TASK DETAILS ->
Rewrite the part that opens with the line containing "How far does (x=292, y=282)" and closes with the line containing "543 centimetres", substituting "protruding tree root" for "exposed tree root" and changing nothing else. Leave the pictures out.

[Spatial reasoning item data]

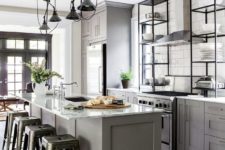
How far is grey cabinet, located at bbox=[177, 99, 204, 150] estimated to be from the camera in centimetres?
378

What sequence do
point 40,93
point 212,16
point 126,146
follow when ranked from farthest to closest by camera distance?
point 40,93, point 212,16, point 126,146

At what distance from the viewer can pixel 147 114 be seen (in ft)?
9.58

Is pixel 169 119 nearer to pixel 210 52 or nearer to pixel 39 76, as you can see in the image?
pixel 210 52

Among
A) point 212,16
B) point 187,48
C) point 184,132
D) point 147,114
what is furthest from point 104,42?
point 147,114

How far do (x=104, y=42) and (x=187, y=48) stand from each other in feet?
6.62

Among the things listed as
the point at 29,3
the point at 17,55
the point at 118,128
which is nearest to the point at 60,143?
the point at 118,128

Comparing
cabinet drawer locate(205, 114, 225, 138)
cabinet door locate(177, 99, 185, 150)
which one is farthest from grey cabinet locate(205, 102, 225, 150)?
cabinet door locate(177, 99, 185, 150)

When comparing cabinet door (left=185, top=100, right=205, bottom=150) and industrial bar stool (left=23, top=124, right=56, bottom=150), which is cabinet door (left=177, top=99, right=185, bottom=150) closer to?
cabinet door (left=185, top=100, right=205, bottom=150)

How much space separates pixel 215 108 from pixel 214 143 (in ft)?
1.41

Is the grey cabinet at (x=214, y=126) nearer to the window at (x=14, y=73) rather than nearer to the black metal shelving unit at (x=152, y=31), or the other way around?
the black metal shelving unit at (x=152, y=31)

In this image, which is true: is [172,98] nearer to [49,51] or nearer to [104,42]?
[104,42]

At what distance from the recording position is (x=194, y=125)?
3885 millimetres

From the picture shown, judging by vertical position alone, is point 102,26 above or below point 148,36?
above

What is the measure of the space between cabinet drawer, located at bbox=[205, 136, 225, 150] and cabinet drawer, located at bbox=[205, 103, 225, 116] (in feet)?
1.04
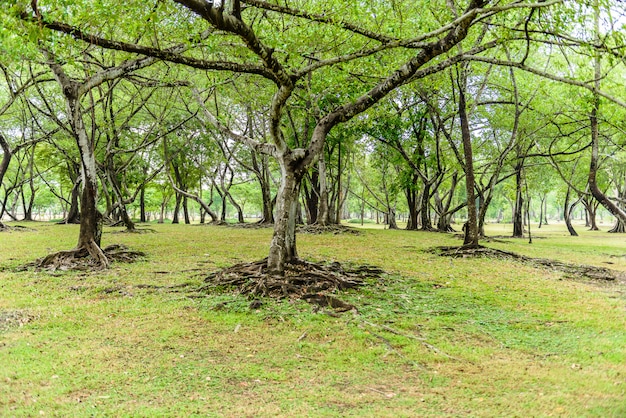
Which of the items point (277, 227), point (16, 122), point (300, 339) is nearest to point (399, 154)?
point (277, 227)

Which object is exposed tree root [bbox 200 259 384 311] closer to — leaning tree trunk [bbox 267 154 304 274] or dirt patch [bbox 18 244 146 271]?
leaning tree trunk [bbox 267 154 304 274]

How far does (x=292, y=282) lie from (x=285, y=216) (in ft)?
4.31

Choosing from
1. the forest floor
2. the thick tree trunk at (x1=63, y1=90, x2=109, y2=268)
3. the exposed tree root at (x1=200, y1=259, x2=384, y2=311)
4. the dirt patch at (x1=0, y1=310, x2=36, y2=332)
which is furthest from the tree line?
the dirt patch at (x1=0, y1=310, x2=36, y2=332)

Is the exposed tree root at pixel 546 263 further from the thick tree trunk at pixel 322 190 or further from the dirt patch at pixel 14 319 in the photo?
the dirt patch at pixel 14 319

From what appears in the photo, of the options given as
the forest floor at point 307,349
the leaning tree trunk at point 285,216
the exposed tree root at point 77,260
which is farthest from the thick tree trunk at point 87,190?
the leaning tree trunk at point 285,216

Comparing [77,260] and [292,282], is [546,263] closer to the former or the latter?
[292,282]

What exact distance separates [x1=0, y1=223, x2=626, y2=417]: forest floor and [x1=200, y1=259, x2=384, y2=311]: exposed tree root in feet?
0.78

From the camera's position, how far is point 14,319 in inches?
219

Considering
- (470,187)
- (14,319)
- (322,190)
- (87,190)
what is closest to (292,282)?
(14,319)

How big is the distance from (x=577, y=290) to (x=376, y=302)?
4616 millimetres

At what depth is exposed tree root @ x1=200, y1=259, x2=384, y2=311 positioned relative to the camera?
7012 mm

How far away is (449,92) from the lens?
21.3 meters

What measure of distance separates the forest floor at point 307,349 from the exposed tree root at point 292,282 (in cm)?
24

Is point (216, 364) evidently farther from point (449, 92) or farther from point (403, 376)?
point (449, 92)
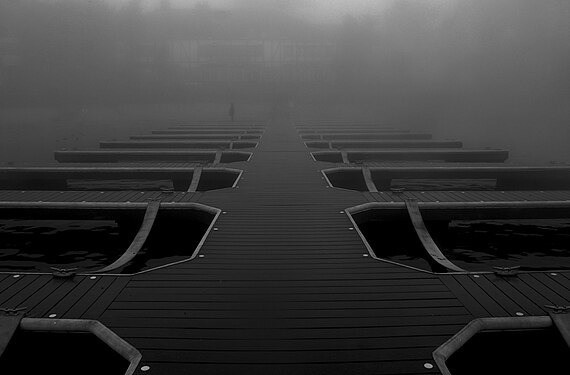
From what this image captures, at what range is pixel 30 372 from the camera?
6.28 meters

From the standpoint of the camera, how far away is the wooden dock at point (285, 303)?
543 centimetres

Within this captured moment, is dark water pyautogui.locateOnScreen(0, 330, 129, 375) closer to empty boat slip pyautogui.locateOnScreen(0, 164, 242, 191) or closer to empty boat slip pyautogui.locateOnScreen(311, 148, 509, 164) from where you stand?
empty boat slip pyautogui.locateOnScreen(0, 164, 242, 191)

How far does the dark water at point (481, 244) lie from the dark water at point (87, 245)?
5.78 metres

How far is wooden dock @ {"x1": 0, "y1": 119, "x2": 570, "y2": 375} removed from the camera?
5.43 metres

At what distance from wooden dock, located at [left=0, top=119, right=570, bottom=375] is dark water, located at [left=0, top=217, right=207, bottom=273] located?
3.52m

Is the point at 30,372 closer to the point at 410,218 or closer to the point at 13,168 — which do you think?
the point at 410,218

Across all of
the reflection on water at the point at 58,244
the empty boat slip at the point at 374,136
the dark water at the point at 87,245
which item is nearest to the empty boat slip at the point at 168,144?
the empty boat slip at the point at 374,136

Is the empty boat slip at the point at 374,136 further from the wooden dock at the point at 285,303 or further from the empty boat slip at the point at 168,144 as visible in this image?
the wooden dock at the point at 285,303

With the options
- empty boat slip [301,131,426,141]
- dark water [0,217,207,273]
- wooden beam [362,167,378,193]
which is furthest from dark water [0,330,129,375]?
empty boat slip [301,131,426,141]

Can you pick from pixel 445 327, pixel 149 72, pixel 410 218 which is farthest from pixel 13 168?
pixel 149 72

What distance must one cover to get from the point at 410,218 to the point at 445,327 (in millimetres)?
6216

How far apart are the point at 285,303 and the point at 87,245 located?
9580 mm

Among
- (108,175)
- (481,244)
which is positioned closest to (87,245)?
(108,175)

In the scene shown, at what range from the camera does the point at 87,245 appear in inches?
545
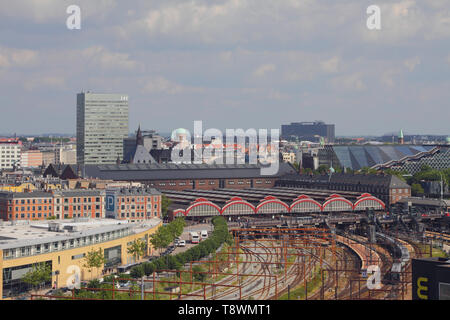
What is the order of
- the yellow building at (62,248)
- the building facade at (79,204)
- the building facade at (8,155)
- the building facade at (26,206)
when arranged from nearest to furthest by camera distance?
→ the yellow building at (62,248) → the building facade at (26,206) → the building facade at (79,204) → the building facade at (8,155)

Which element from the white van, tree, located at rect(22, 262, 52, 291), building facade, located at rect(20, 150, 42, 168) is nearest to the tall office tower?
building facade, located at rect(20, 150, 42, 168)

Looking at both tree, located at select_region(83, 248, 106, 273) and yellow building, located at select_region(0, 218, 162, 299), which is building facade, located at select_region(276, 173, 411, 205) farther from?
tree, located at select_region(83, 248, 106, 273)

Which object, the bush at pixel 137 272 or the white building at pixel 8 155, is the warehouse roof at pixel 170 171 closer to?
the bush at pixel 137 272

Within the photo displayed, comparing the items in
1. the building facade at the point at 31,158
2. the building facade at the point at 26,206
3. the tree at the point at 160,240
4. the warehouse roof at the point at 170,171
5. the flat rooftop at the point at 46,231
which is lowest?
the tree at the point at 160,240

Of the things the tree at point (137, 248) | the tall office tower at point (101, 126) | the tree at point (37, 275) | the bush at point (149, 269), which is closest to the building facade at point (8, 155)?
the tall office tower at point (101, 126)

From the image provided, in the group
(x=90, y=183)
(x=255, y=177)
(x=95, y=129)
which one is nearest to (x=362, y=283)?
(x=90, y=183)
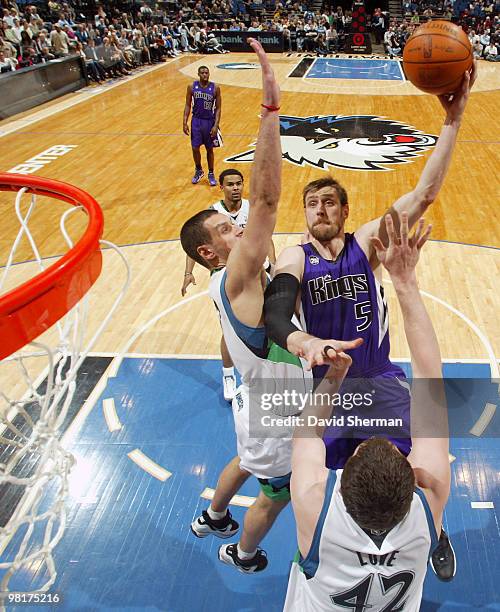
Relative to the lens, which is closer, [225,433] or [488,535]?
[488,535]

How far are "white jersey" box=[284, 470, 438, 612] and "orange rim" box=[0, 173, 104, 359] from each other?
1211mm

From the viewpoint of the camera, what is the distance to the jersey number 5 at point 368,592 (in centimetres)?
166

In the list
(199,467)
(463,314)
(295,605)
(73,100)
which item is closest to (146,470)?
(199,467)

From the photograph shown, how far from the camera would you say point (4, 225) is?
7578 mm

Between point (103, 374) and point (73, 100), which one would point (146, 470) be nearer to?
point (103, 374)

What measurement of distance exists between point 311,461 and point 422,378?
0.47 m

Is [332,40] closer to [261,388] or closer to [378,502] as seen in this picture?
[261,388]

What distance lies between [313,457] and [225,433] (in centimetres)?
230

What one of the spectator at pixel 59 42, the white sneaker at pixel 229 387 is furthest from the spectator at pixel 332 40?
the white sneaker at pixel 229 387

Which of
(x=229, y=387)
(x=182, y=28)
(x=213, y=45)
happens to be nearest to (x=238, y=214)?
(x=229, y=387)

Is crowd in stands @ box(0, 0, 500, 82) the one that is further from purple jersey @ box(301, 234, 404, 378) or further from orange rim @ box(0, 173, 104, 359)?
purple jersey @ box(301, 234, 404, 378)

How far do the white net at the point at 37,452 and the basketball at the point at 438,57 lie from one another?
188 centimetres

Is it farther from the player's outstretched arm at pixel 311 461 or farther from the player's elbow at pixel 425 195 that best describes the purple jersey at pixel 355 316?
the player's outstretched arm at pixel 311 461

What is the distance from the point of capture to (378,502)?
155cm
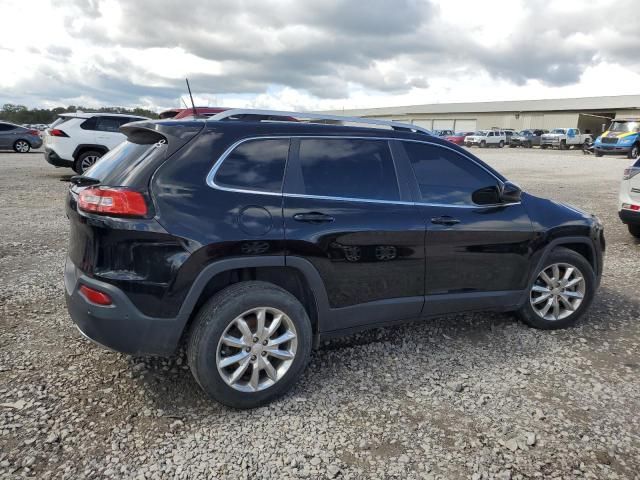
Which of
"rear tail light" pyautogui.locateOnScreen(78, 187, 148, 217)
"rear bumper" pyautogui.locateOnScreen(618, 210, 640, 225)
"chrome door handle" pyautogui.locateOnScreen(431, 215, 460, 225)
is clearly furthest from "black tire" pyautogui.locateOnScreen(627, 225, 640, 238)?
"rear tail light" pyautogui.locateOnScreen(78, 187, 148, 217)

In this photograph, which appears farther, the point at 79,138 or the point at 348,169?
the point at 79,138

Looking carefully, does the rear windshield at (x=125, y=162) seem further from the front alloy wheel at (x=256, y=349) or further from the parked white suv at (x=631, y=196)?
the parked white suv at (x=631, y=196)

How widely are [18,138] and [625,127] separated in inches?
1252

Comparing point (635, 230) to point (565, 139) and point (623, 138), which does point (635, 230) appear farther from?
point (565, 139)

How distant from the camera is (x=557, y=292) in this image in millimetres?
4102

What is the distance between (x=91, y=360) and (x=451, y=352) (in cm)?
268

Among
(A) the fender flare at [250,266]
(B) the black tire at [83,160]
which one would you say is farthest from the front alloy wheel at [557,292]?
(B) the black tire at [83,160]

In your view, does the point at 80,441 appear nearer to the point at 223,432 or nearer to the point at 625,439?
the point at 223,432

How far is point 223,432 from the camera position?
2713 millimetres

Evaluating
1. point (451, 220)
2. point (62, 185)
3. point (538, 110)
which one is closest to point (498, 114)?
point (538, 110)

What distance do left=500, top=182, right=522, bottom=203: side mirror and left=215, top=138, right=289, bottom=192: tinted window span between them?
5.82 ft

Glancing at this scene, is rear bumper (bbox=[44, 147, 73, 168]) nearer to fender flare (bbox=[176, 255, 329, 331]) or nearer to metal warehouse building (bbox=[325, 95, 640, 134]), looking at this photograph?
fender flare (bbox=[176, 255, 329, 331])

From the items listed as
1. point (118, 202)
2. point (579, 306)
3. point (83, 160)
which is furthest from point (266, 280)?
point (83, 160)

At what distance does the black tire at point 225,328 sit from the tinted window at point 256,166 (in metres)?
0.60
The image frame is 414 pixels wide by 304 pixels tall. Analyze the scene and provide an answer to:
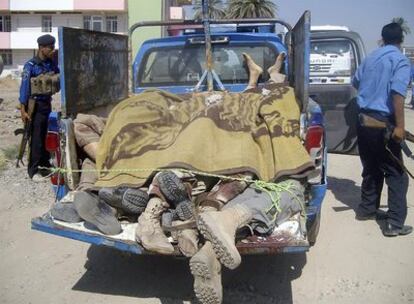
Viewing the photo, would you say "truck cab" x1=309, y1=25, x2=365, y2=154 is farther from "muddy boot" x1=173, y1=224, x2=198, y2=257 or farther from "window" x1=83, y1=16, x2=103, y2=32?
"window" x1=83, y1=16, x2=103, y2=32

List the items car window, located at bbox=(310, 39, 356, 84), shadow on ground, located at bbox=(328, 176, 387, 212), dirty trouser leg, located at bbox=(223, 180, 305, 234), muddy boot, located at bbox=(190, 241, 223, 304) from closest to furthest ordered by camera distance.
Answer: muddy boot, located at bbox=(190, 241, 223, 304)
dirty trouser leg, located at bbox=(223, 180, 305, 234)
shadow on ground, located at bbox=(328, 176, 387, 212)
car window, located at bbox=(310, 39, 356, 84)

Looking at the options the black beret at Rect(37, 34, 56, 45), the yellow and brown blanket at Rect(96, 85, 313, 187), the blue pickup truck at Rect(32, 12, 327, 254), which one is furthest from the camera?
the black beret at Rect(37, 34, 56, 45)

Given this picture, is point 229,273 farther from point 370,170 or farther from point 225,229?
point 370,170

SOLUTION ->
How far does (x=292, y=282) lie from (x=285, y=216) (in ft)?
4.31

Choosing from
1. the forest floor
2. the thick tree trunk at (x1=63, y1=90, x2=109, y2=268)
3. the protruding tree root at (x1=200, y1=259, x2=384, y2=311)
4. the dirt patch at (x1=0, y1=310, x2=36, y2=332)
which is furthest from the tree line?
the dirt patch at (x1=0, y1=310, x2=36, y2=332)

Is the protruding tree root at pixel 546 263 further from the thick tree trunk at pixel 322 190 or further from the dirt patch at pixel 14 319 in the photo?
the dirt patch at pixel 14 319

From what appears in the photo, of the options given as
the forest floor at point 307,349
the leaning tree trunk at point 285,216
the protruding tree root at point 77,260
which is farthest from the thick tree trunk at point 87,190?
the leaning tree trunk at point 285,216

Comparing [77,260] and [292,282], is [546,263] closer to the former or the latter?
[292,282]

What exact distance separates [x1=0, y1=223, x2=626, y2=417]: forest floor and [x1=200, y1=259, x2=384, y2=311]: protruding tree root in feet?
0.78

From the camera's position, how far is point 14,319 in inches?
219

Considering
- (470,187)
- (14,319)
- (322,190)
- (87,190)
what is closest to (292,282)?
(14,319)

How big is the distance from (x=577, y=290) to (x=376, y=302)?
4616 millimetres

At what depth is protruding tree root @ x1=200, y1=259, x2=384, y2=311 positioned relative to the camera?
7012 mm

How far away is (449,92) from the lens?
21.3 meters

What measure of distance separates the forest floor at point 307,349 from the protruding tree root at point 292,282 (in cm)?
24

Is point (216, 364) evidently farther from point (449, 92) or farther from point (403, 376)?
point (449, 92)
From what this image captures, at what range is pixel 30 372 from the camera?
6.28 meters

From the standpoint of the camera, how far away is the wooden dock at point (285, 303)?
543 centimetres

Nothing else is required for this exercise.